• Work to complete: Repeat each entry below exactly, omitting any picture it holds.

··········

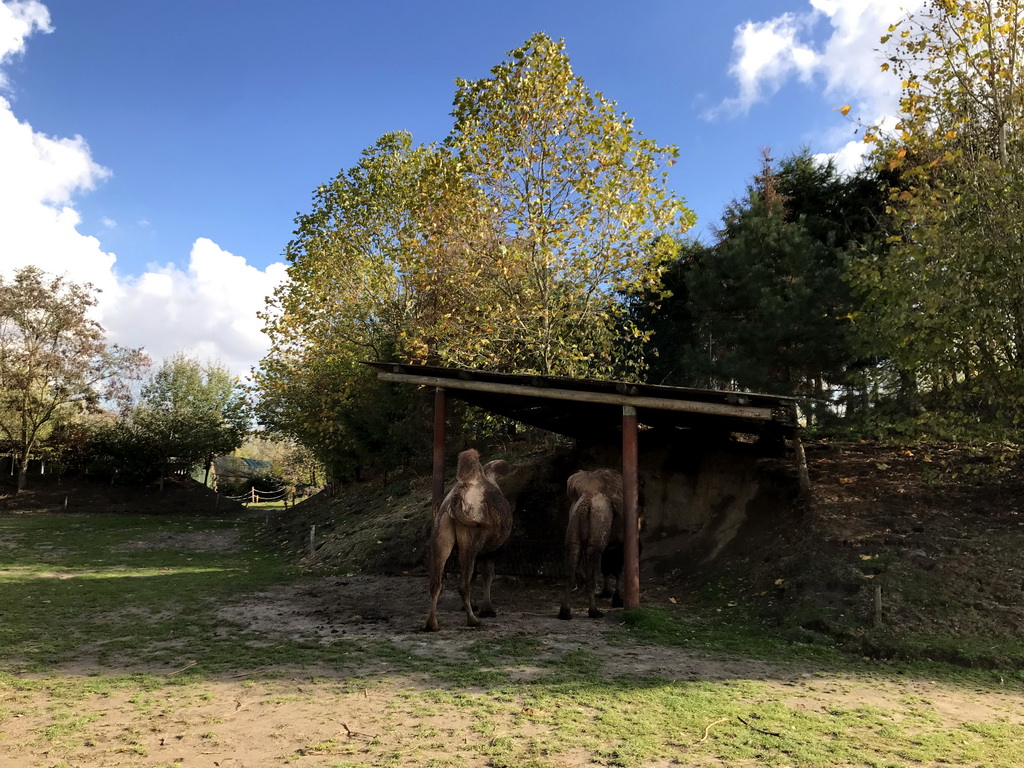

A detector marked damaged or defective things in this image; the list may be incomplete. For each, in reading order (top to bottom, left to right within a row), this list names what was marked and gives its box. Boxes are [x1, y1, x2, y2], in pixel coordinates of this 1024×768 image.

rusty post [432, 391, 448, 512]
rusty post [618, 405, 634, 610]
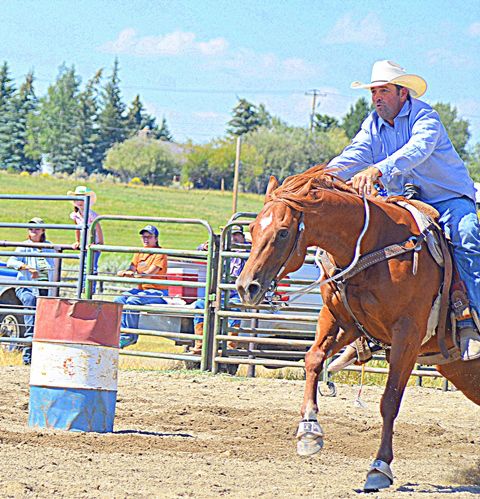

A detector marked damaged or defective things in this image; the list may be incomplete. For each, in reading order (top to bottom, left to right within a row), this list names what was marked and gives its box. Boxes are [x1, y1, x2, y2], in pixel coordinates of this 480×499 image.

rusty metal barrel [28, 298, 122, 432]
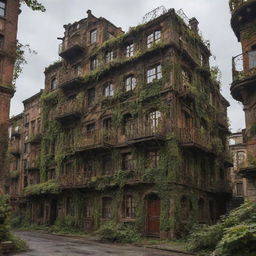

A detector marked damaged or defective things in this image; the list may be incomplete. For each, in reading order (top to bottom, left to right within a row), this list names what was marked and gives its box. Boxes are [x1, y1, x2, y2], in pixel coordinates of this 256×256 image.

broken window [146, 64, 162, 83]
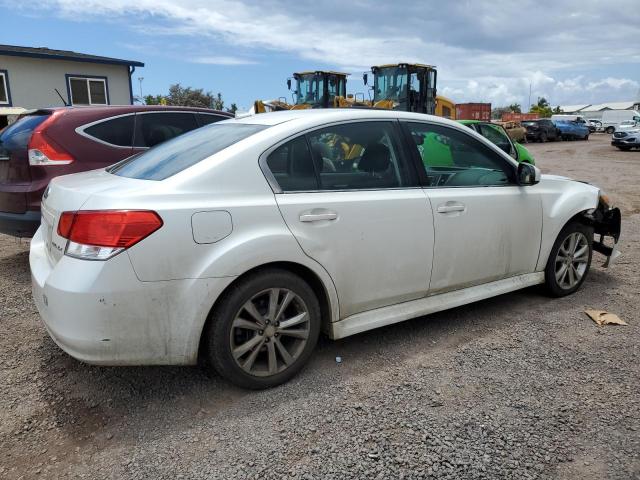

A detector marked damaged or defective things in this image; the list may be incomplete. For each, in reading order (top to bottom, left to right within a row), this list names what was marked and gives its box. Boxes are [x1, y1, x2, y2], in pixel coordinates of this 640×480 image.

damaged front bumper [584, 198, 620, 266]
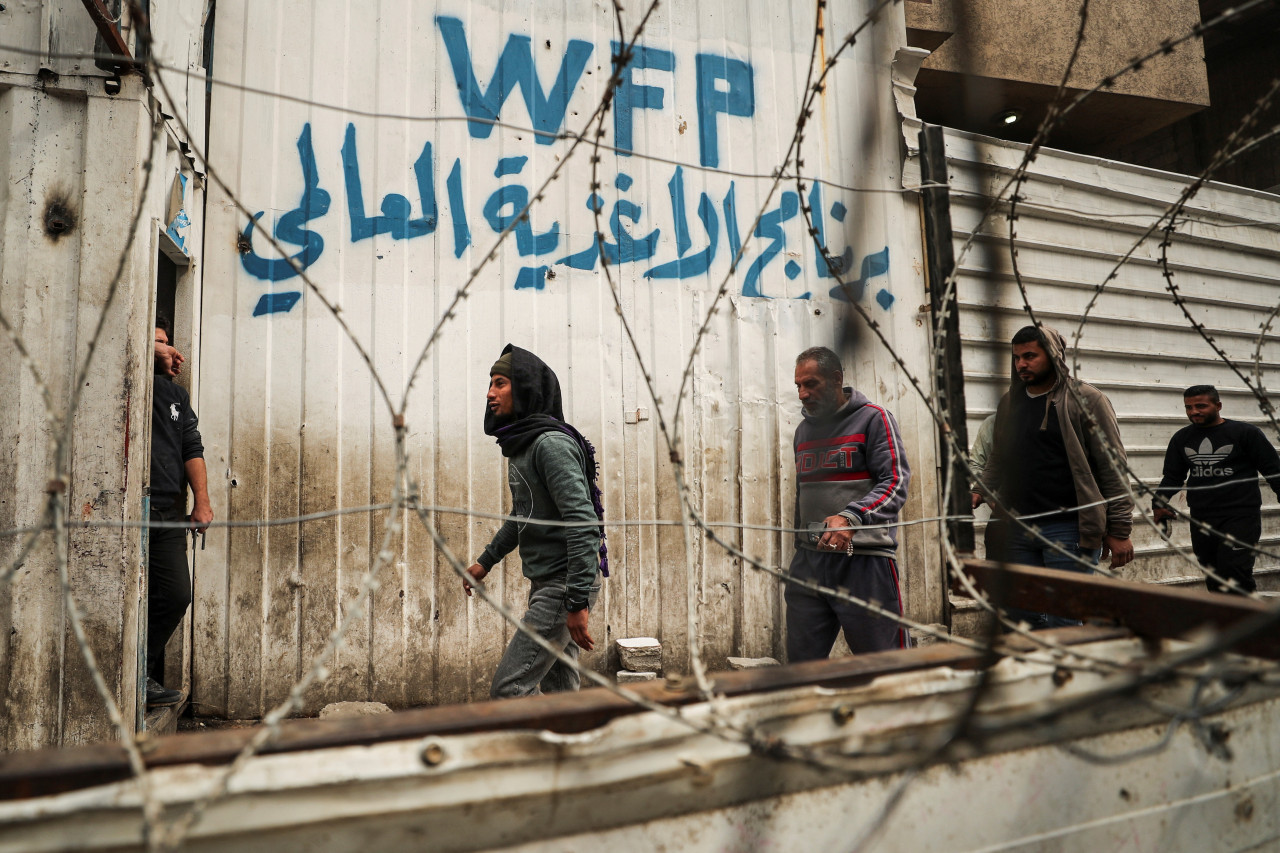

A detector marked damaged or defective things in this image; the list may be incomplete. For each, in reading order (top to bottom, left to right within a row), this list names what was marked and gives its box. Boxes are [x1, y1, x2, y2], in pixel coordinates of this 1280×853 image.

rusted metal beam [77, 0, 133, 68]
rusted metal beam [962, 558, 1280, 655]
rusted metal beam [0, 625, 1131, 799]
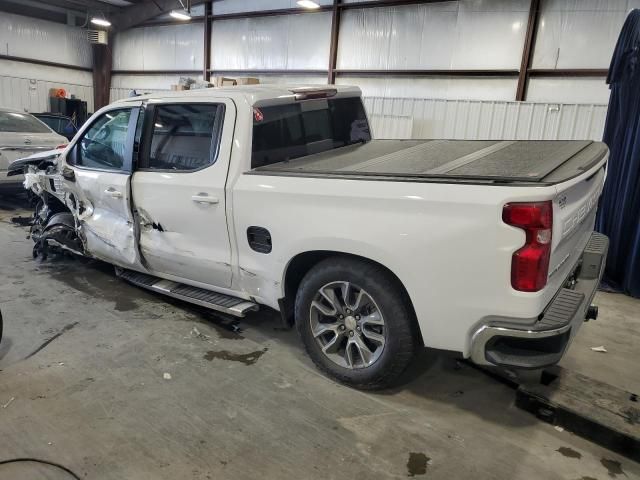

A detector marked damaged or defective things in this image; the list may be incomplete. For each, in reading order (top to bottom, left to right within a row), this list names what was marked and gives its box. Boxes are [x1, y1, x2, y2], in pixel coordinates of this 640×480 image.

crumpled metal panel [0, 12, 90, 67]
crumpled metal panel [114, 24, 204, 71]
crumpled metal panel [211, 13, 330, 71]
crumpled metal panel [338, 0, 528, 70]
crumpled metal panel [532, 0, 640, 68]
crumpled metal panel [0, 59, 94, 112]
crumpled metal panel [362, 95, 608, 141]
damaged door [64, 103, 144, 268]
damaged door [132, 99, 235, 286]
damaged white pickup truck [10, 86, 608, 390]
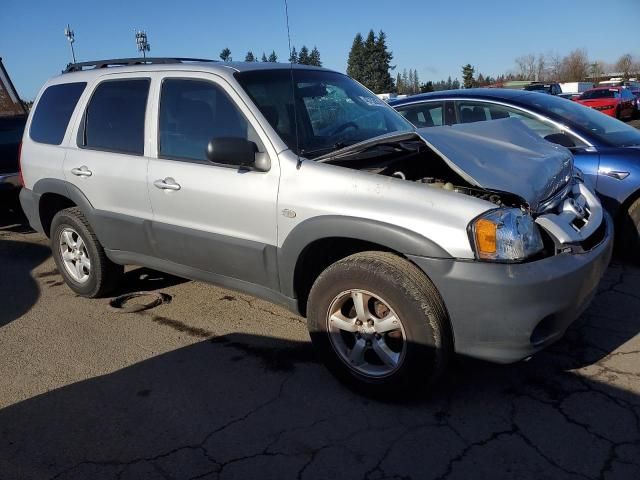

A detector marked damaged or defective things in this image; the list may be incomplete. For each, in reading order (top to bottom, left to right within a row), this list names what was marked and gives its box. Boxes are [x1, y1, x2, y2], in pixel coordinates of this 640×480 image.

··········

• Reply:
A detector marked damaged or defective things in this image; the list may be incomplete. For each, in reading order (top to bottom, left to right within a row), this list names what was marked and gives its box. Boxes are [x1, y1, x2, y2], in pixel coordinates of this 1024×768 image.

rusty post [432, 391, 448, 512]
rusty post [618, 405, 634, 610]

A detector marked damaged or defective things in this image; the list may be incomplete. For each, in reading order (top to bottom, left to right within a row), this list names what was marked and gives its box. Boxes are [x1, y1, x2, y2], in pixel coordinates of this 480×499 image.

rusty metal barrel [28, 298, 122, 432]

A detector marked damaged or defective things in this image; the list may be incomplete. For each, in reading order (top to bottom, left to right within a row), this list names what was marked and gives its box. Boxes are [x1, y1, x2, y2], in pixel coordinates of this 256×256 image.

broken window [146, 64, 162, 83]

A detector marked damaged or defective things in this image; the list may be incomplete. For each, in reading order (top to bottom, left to right within a row), this list names what was marked and gives its box. Boxes are [x1, y1, x2, y2], in pixel coordinates of this 640×480 image.

damaged front bumper [584, 198, 620, 266]

A detector marked damaged or defective things in this image; the list may be incomplete. For each, in reading order (top to bottom, left to right within a row), this list names what was marked and gives its box. Boxes are [x1, y1, x2, y2], in pixel coordinates of this 1280×853 image.

rusted metal beam [77, 0, 133, 68]
rusted metal beam [962, 558, 1280, 655]
rusted metal beam [0, 625, 1131, 799]

A detector marked damaged or defective things in this image; the list may be incomplete. For each, in reading order (top to bottom, left to right within a row), this list names what was marked and gives its box. Boxes are [x1, y1, x2, y2], in pixel coordinates of this 640×480 image.

crumpled metal panel [0, 12, 90, 67]
crumpled metal panel [114, 24, 204, 71]
crumpled metal panel [211, 13, 330, 71]
crumpled metal panel [338, 0, 528, 70]
crumpled metal panel [532, 0, 640, 68]
crumpled metal panel [0, 59, 94, 112]
crumpled metal panel [362, 95, 608, 141]
damaged door [64, 103, 144, 268]
damaged door [132, 99, 235, 286]
damaged white pickup truck [10, 86, 608, 390]

A detector marked damaged or defective things in this image; the list may be incomplete. For each, in reading order (top to bottom, left to right within a row), this list names what was marked and gives its box. Boxes are [x1, y1, x2, y2], in pixel coordinates of this 640×480 image.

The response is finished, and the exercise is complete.